X-Men Blue #16
Writer: Cullen Bunn
Artist: Thony Silas
Letter: Joe Caramanga
Colorist: Rain Beredo
Publisher: Marvel Comics
Review by Frank Lanza
After the nostalgia-fest that was the Mojo Worldwide story arc, Marvel Legacy continues the trip down memory lane in X-Men Blue #16. This issue kicks off the Cross Time Capers arc, and while seeing that title on the cover gave me the best Excalibur flashbacks a boy could hope for, that’s not exactly what we’re getting with this first issue.
Picking up right on the heels of the Mojo Worldwide conclusion, this issue finds our time-displaced X-Men, along with Jimmy Hudson and Bloodstorm, back at the Madripoor X-Mansion. Mojo’s hidden network is already up and broadcasting in the open despite his defeat last issue. The opening page begins with Magneto reeling from some kind of psychic attack, which then begins affecting other members of the team–from his daughter Polaris to Danger. He eventually summons Jean Grey and explains that their continued presence in the current timeline is causing their reality to collapse, and the only solution is to send the team back to their original timeline.
Now, I know you’ve probably heard (or read) this one already. These All-New X-Men already tried to go back to their original time once before you say? Yes, they did, and discovered their original selves already existed in the past, suggesting they were not only brought to the future but to a completely different timeline or dimension altogether. Or, perhaps Hank’s original attempt went bad. Spells can be tricky, you know? Either way, they don’t belong here, and Magneto has been secretly building a new time platform with Danger’s help. After watching Danger wink out of existence before their eyes, the X-Men decide to send themselves through time to save the current reality from imploding. I won’t spoil the ending, but where they end up at the conclusion of the issue will either be anther nostalgic love-letter for long-time Marvel readers or a groan-worthy experience for those that don’t remember these books so fondly.
Visually, this book holds up very well in the hands of Thony Silas. I don’t remember him handling the art duties on any X-book in recent memory, but I really enjoyed his cartoony, energetic style. It reminded me very much of Matteo Scalera’s work on Black Science. The color work by Beredo is vibrant and keeps the flow moving from page to page very well. I won’t be disappointed at all if this artistic team continues through this Cross Time Capers arc and gives us some continuity.

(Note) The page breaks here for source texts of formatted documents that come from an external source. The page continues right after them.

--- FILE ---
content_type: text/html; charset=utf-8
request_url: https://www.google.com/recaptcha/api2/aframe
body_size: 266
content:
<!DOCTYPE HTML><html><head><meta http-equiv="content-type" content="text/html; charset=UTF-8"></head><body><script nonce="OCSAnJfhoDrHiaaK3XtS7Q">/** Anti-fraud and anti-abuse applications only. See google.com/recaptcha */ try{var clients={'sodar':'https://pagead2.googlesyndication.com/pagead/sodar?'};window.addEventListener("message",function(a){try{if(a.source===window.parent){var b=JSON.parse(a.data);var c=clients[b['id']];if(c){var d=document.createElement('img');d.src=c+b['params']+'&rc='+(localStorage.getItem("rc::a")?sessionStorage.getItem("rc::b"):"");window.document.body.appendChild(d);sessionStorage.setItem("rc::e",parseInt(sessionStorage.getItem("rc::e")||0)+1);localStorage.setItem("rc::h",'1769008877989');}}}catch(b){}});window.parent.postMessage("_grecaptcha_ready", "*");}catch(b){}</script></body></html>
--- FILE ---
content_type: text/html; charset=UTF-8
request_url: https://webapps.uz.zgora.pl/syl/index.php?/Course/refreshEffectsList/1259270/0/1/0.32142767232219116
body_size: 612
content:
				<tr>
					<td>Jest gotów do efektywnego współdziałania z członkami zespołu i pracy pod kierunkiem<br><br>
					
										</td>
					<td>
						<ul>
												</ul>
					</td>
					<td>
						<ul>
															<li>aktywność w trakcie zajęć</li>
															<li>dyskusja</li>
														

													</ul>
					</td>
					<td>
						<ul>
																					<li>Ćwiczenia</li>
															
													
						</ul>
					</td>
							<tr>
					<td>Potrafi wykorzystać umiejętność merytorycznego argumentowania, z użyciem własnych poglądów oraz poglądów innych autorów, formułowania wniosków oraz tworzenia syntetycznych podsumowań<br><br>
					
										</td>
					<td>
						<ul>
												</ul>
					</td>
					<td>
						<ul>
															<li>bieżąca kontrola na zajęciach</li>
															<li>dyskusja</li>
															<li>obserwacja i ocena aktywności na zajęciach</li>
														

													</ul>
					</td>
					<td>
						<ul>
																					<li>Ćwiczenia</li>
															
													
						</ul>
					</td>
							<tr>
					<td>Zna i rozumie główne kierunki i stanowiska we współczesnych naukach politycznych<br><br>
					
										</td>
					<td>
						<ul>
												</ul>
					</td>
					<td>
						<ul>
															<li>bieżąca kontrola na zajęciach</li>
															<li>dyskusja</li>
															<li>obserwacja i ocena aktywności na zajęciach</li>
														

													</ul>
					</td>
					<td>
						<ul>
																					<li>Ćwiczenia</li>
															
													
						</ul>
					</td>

When Marvel announced that the original Jean Grey was returning, I figured it was only a matter of time before the All-New X-Men kids were shuffled back to their own timeline. There’s too many alternate versions of these characters running around as it is. Bloodstorm is neat but unnecessary, and I’ll be curious to see if Jimmy Hudson is quietly written out as well with both Old Man Logan and Logan vying for page time soon. It’s apparent that Marvel is determined to give long-time X-Fans like myself the goods that were promised when Legacy was announced, and it seems this issue is laying the groundwork for a return of the “original” characters while giving these new versions a proper exit out of the current Marvel U. Claremont and Davis’ Cross Time Caper was one of the best arcs of the original Excalibur series; we’ll see if this story can live up to the name!
Verdict: Buy it!
There are many reasons to jump on with this arc, but if you love the All-New X-Men team or want to see what their future will be in the new Marvel Legacy then I recommend picking up X-Men Blue #16, the first issue in the story arc. The art is worth it alone, and Bunn tones down the banter to give us a solid story that moves quickly towards its destination.